Chinese Money Creating Opportunity and Challenges in Silicon Valley
According to the Rhodium Group research firm, investment from China into Silicon Valley, excluding real estate, topped $6 billion by the end of the first half of 2016, with more than half of that spending taking place in the past 18 months. U.S. start-ups are hungrier than ever for access to China’s cash-rich companies and millionaires given the tighter fundraising environment in Silicon Valley. Chinese investors also can open doors to China’s billion-plus consumers for services and products facing a saturated market in the United States. However, Connie Chan, partner at VC firm Andreessen Horowitz, notes that ‘the Chinese investor may ask for terms that would be considered overly aggressive in Silicon Valley, but these terms would be considered fair in China’ which results in cultural misunderstandings and subsequent deal collapses.

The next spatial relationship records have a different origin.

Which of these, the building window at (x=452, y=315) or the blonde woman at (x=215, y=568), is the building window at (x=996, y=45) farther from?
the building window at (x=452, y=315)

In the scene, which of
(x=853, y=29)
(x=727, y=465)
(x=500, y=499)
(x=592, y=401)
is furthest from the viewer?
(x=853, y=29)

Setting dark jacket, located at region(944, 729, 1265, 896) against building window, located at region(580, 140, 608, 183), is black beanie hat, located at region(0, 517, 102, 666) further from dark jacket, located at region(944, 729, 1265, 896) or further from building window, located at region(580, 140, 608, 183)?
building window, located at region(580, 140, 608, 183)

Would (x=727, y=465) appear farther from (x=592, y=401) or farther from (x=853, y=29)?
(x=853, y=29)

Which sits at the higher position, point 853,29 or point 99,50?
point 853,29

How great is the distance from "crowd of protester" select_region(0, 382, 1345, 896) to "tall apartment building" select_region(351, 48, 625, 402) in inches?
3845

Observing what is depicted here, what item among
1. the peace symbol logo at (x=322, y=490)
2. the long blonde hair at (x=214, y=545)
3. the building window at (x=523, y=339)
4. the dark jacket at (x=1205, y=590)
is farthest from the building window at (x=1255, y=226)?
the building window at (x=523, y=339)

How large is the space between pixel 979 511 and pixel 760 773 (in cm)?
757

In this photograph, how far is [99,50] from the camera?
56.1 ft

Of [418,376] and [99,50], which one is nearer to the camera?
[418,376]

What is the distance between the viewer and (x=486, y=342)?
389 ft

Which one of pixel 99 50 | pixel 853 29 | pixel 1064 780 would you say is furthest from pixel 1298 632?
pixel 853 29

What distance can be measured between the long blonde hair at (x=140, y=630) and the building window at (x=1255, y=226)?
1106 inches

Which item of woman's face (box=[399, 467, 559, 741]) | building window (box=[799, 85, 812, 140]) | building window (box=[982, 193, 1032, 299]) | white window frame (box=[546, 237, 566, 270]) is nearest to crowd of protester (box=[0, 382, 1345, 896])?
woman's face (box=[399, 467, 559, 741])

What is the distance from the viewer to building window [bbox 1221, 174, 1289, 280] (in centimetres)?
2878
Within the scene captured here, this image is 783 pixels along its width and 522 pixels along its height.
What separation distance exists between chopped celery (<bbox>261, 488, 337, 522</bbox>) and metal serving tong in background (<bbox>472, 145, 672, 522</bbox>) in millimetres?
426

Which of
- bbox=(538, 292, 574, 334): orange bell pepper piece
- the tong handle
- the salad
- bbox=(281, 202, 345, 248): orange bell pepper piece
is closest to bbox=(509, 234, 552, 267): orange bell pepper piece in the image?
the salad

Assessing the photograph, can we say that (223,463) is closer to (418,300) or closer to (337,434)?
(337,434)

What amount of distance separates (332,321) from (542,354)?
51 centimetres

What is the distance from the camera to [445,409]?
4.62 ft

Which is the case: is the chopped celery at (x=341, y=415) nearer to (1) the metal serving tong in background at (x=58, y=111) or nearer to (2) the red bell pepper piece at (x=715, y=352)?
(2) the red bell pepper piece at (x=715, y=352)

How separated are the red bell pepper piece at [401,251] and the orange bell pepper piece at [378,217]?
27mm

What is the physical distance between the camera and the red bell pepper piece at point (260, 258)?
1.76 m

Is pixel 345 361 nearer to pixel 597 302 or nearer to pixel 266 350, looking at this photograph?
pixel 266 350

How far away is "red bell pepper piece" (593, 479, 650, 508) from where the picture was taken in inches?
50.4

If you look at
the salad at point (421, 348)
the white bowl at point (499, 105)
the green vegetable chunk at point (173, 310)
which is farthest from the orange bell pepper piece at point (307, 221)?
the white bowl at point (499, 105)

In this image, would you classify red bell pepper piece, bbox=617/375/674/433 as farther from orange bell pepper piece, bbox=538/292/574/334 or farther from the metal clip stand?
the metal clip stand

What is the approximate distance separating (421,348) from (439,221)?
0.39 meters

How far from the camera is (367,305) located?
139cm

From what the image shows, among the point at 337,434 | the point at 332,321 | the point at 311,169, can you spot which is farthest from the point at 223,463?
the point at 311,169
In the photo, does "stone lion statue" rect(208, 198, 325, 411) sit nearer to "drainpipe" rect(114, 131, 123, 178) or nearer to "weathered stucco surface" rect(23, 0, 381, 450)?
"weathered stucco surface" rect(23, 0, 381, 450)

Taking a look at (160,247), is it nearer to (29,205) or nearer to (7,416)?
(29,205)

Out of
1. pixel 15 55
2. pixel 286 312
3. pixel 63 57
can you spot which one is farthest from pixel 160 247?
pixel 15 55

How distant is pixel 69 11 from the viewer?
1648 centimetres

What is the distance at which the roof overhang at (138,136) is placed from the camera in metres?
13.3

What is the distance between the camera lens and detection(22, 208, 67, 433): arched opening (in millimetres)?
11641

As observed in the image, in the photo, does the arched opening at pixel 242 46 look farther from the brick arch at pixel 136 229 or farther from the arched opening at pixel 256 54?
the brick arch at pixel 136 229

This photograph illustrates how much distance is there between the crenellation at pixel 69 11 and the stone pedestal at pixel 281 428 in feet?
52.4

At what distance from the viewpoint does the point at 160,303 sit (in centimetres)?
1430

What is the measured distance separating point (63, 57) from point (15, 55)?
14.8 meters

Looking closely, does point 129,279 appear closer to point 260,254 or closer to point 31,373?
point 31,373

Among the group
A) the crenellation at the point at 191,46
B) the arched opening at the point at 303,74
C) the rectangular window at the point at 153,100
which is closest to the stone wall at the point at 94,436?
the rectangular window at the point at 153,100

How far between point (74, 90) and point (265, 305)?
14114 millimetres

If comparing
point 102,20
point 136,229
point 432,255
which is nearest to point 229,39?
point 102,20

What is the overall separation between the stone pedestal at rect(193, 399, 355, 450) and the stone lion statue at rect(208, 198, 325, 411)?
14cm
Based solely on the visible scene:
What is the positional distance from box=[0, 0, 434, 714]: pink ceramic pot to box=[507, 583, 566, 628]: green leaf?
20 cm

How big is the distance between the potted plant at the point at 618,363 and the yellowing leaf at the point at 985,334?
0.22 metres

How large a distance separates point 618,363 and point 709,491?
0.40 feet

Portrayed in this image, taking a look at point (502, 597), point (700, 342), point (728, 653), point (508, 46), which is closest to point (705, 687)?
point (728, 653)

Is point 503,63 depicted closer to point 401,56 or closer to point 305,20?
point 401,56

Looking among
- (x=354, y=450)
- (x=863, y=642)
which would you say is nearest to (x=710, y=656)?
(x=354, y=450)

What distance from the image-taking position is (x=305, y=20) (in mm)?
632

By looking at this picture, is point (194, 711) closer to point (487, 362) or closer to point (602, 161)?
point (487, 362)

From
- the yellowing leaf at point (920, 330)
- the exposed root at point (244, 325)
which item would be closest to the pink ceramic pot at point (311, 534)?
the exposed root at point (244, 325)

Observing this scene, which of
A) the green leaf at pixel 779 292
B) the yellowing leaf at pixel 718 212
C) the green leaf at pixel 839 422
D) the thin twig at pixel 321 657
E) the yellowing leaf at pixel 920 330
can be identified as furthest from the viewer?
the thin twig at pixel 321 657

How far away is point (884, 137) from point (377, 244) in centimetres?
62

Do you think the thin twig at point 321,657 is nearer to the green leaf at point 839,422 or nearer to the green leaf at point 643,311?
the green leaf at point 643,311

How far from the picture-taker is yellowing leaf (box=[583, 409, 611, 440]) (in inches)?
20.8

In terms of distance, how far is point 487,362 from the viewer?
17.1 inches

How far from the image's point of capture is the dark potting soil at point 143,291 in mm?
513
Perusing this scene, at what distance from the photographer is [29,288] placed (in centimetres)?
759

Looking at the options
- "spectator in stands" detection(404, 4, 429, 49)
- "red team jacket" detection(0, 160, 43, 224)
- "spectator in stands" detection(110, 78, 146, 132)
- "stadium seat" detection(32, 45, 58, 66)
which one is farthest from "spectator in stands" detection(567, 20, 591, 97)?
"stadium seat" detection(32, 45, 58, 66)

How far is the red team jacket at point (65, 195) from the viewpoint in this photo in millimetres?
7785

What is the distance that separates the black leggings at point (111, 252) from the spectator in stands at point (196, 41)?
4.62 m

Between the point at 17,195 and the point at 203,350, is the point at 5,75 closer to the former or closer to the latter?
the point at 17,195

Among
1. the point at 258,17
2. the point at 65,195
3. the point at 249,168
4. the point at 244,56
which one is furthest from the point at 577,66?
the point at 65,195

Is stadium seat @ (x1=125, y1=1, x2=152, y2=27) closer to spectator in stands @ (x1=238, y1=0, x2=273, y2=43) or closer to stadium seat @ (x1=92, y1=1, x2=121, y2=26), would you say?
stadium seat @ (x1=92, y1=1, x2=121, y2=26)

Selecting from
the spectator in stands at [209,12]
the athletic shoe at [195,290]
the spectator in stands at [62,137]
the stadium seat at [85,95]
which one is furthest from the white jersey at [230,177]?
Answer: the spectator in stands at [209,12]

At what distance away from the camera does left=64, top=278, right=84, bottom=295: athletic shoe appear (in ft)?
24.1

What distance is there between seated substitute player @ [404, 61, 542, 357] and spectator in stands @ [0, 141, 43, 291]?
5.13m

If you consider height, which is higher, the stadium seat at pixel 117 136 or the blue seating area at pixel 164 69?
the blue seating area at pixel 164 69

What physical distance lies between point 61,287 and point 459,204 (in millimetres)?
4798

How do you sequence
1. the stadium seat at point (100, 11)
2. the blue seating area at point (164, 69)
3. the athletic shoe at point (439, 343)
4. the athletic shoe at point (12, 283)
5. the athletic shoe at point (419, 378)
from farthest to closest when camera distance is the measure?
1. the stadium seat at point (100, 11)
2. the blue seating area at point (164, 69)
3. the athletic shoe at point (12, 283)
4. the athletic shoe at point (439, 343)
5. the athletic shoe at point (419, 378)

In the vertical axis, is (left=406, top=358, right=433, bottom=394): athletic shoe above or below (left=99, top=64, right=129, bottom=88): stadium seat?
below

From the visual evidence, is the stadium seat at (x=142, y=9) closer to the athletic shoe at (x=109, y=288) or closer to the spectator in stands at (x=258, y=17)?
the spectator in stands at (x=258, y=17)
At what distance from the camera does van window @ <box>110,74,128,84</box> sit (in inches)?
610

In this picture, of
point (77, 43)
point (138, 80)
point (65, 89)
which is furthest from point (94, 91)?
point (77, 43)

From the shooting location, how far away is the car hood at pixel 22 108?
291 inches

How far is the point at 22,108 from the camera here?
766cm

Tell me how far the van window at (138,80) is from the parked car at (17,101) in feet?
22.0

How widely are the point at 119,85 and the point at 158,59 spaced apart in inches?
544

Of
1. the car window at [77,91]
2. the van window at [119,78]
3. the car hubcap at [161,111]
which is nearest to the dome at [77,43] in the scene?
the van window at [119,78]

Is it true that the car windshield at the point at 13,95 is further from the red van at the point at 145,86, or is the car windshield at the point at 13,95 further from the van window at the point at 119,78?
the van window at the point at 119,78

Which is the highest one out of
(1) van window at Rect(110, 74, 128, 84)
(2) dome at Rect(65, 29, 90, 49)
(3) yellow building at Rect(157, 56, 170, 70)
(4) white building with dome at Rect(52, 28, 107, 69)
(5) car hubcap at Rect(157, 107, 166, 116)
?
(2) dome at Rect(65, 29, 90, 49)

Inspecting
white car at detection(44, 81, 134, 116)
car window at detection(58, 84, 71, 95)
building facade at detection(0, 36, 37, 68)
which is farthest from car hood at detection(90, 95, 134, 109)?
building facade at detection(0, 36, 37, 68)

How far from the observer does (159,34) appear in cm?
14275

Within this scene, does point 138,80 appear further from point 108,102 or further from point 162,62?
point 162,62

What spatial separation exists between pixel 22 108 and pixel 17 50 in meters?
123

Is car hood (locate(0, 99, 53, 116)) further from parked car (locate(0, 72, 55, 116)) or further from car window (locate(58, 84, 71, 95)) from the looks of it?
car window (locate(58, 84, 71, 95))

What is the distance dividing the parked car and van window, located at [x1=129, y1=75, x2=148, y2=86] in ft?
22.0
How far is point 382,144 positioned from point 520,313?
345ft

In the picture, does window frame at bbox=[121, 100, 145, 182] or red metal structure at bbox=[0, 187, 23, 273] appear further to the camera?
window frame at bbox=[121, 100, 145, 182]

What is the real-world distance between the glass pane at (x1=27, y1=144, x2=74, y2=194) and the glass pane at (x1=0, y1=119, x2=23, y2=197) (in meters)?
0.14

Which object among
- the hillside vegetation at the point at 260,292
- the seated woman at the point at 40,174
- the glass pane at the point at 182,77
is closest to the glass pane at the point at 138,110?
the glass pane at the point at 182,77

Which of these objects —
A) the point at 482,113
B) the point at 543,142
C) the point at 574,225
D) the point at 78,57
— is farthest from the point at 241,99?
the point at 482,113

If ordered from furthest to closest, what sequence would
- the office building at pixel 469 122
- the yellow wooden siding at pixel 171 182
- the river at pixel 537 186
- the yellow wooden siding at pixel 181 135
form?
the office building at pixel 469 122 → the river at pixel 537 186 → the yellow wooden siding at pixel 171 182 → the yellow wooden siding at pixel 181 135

Source: The Washington Post
Chinese Manufacturing Competitive By Productivity, Losing Out On Taxes
Looking at three major industrial hubs (Nanjing, Chongqing and Luoyang), researchers found that hourly factory wages grew 16.5%, nearly double the rate of growth in the Philippines, from 2002-2012. However, Chinese workers retain a competitive edge – productivity of Chinese workers has more than doubled over the same period compared to their counterparts in the Philippines and was 1.7 times that of the labor pool in Thailand. Further, in 2013 the value created per manufacturing worker in China was more than five times compared to the figure in Vietnam and nearly three times that of Indonesia. The main burden on manufacturing profits is heavy taxation – taxes and government levies accounted for 16.8 percent of overall costs and another one-fifths went to workers’ benefits including a housing allowance that has led to a heated public debate.
China raising trillions in banking system clean-up
A UBS Group report examining 765 Chinese banks has found extensive capital raising and debt restructuring is quietly underway as the banking sector works to clean-up strained balance sheets. The report found the country’s banks shed as much as 1.8 trillion yuan of impaired loans between 2013 and 2015, with 620 billion yuan of capital raised in the same period. “Contrary to market perception, bank recapitalisation and bailouts have begun,” said UBS’s Jason Bedford. “Most interestingly, for the first time in a decade we note formal implementations of asset restructuring plans and recapitalisations and bailouts of individual — and large — institutions.”
Alibaba goes from strength to strength as consumers continue to spend big
Alibaba has bucked the Chinese economic slowdown, posting strong 59 percent sales growth over the quarter. While China’s traditional industries are facing significant headwinds, China’s consumers are spending faster than ever – which is great news for Alibaba. The tech giant posted quarterly revenue of 32.15 billion yuan for the three months to June, with online sales performed by mobiles more than doubling during the period. The company also posted significant growth in its cloud computing, entertainment and media businesses – areas the company has invested substantially recently. Alibaba shares have risen 12.9 per cent in the past year, climbing to a 12-month high of US$87.33 in New York trading before the results were announced.